| |
|
|
Demirel'in referansı Ahmet Necdet Sezer oldu ya...
Süleyman Demirel olmak kolay mı? Herkesin "İstikbal" diye gördükleri, sizin için "Mazi" olmuş.. Başbakanlıksa başbakanlık, cumhurbaşkanlığı ise cumhurbaşkanlığı. Ama, vücudunuz yaşlansa ve nüfus kağıdınız eskise bile, kafanız çalışıyor ve gözünüz yine istikbale dönük. Belki zaman zaman, Churchill'in, De Gaulle'ün yaşamları aklınıza takılıyor. 1930'ların başında siyasi yaşamına bitmiş gözüyle bakılan Churchill, 1930'ların sonunda Hitler'e karşı İngiltere'yi savaştırması için, göreve çağırılmamış mıydı? 1946'da Fransızlar'a küsüp köyüne çekilen General De Gaulle, 1958'de göreve çağırılıp, "5'inci Cumhuriyet"i kurmamış mıydı?
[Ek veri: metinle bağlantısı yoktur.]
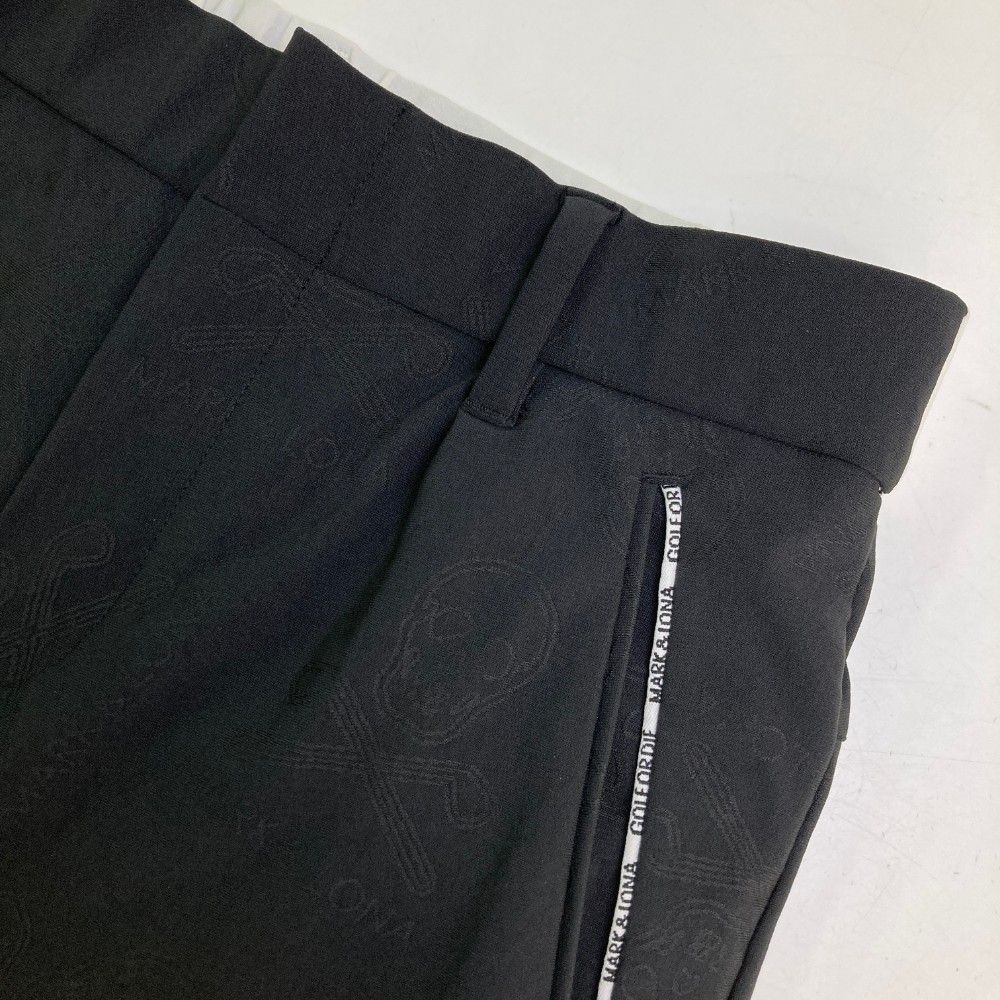 サイズ：44 MARK&amp;LONA マークアンドロナ  ストレッチパンツ スカル総柄 ブラック系 [240101469259] ゴルフウェア メンズ ストスト サイズ：44 MARK&LONA マークアンドロナ ストレッチパンツ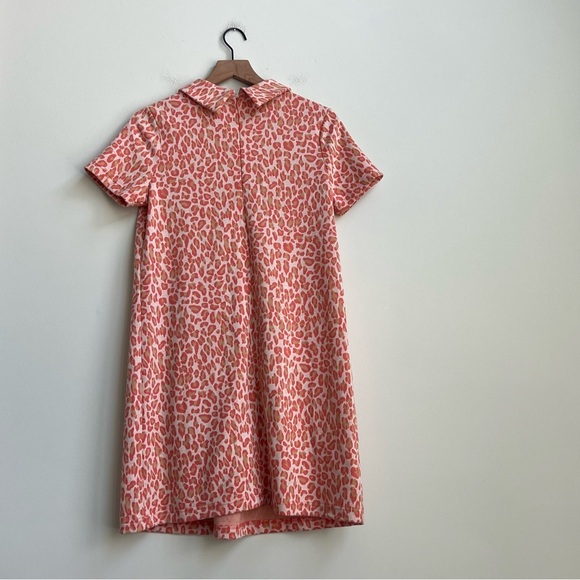 Tyler Boe Coral Animal Cheetah Print Kristen Shift Dress Small Mod Mini Retro - Picture 9 of 11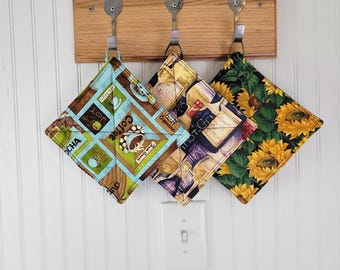 Handmade Cotton Quilted Potholder: 8x8 inch Fabric Hot Pad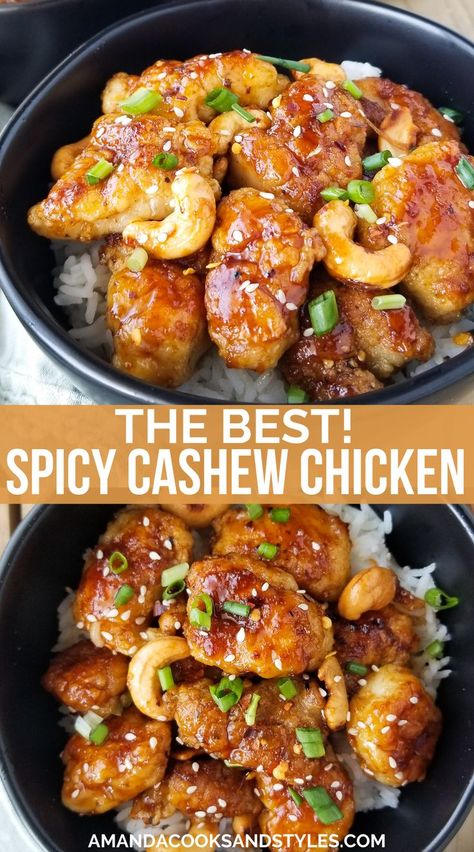 Spicy Cashew Chicken, Cashew Recipes, Cashew Chicken Recipe, Homemade Chinese Food, Chinese Cooking Recipes, Chicken Entrees, Easy Chinese Recipes, Cashew Chicken, Roasted Cashews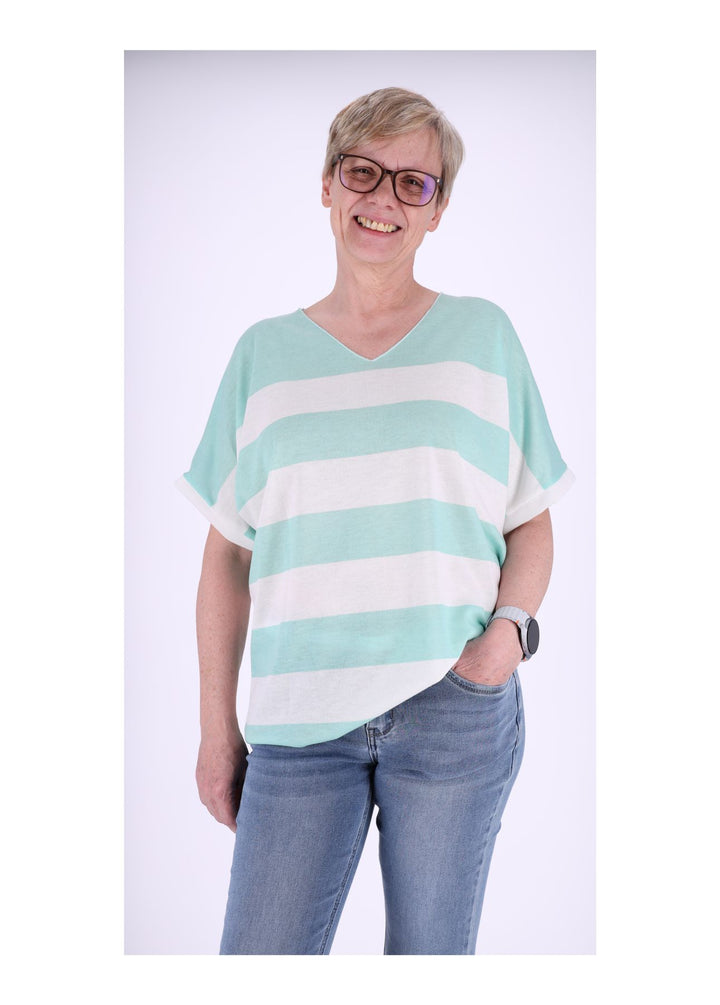 Splash of Color Damen T-Shirt Blockstreifen
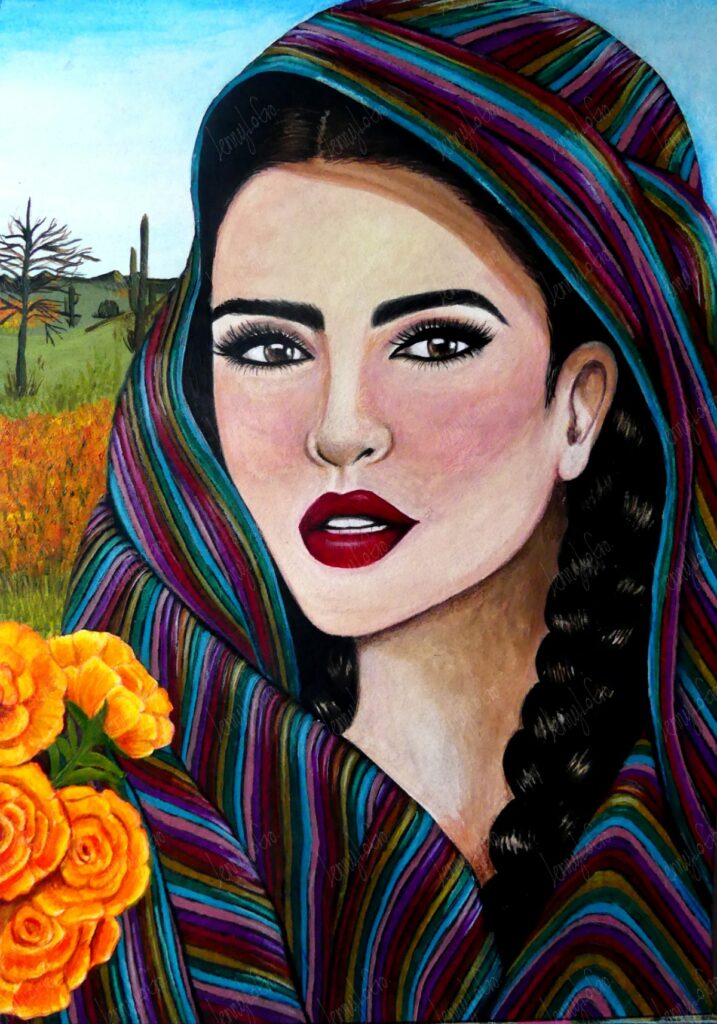 Mexicana III. Acrílico y lápices de color sobre papel. 24 x 34 cm. 2020. € 150,00.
Demirel, Kıbrıs'a çözüm ve Annan Planı tartışmaları sırasında Rauf Denktaş'a destek vererek, acaba yeniden göreve çağrılmayı mı hayal etti? Dün, arkadaşımız Yavuz Donat'a yaptığı açıklamaları okudunuz mu, bilmem. "Ciddi bir üşütme" nedeniyle yatağa düşen Demirel'e, Yavuz Donat sormuş. O da cevaplar vermiş: - Denktaş'ın istifası isteniyor? - Kıbrıs denkleminde doğru olan ne ki? Neden istifa etsin Denktaş? - Ama hayır kampanyası açtı... - Eğer kusuru oysa tamam. Ama ötekiler de çözsün bakalım. Bak kardeşim, bu işte kimsenin kimseden kalacak yeri yok. Demirel'in Yavuz Donat'a yaptığı açıklamalarda, beni en fazla hüzünlendiren bölüm, 9'uncu Cumhurbaşkanı'nın, 10'uncu Cumhurbaşkanı'na sığınarak, savlarına gerekçe araması oldu... Şöyle demiş Demirel: - Türkiye Cumhuriyeti'nin Cumhurbaşkanı Sayın Ahmet Necdet Sezer dedi ki.. Davos ve New York kararları, burada MGK'da aldığımız karardan çok farklı. Evet... Böyle demiş... Bütün hayatını, seçilmişlerin atanmışlara üstünlüğü konusunun benimsenmesine adayan Demirel, böyle demiş... Düşünebiliyor musunuz? Bunca yılın Demirel'in vizyonunu, Ahmet Necdet Sezer'in cümleleri açıyor. Hayatta en hakiki mürşit ilimdir. Demirel içinse, artık en hakiki mürşit ve en önemli referans Ahmet Necdet Sezer. Yavuz Donat'a göre, Demirel'in "Dostu", "Kardeşi", "Yakın Arkadaşı" da Rauf Denktaş'mış... Anavatan'da iki kez darbe ile devrilen, siyaten yasaklanan Demirel, Yavruvatan'da hep ayakta duran Denktaş'la, meğer kankaymış. Türk siyasetinin anıt isimlerinden İsmet İnönü için, rakipleri şöyle derdi: - İnönü'nün kafasında 40 tilki dolaşır. 40'ının da kuyrukları birbirine değmez. İnönü'den sonra gelen anıt isimlerin de kafalarında tilkiler dolaşıyor. Ama bunlar birbirlerine çarpıyor, kuyrukları birbirlerine takılıyor galiba. Düşünebiliyor musunuz? Bunca yılın deneyimi ertesinde, Süleyman Demirel, Rauf Denktaş'la, Mümtaz Soysal'la falan aynı çizgiye gelip, "Çözümsüzlük Çözümdür"ü savunacak. Acaba neden? AK Parti'nin "Ver-kurtulcu" olduğuna inanılırsa, bu iktidar yıkılacak ve doğan boşlukta, Demirel'e "Gel bizi kurtar" mı denilecek? Ama bir mesele var. Kıbrıslı Türkler de, "Çözüm"ü, "Ver-kurtul" olarak görmediler. Yani Demirel, Kıbrıslı Türkler'den daha çok mu Kıbrıslı? Yoksa "Bu işlerden halk anlamaz" mı diyor? Neyse... Sayın Demirel'in "Ciddi Üşütmesi"nin çabuk geçmesini ve sağlığına kavuşmasını diliyorum. Ona siyasette değil ama, sosyal yaşamda ihtiyacımız var!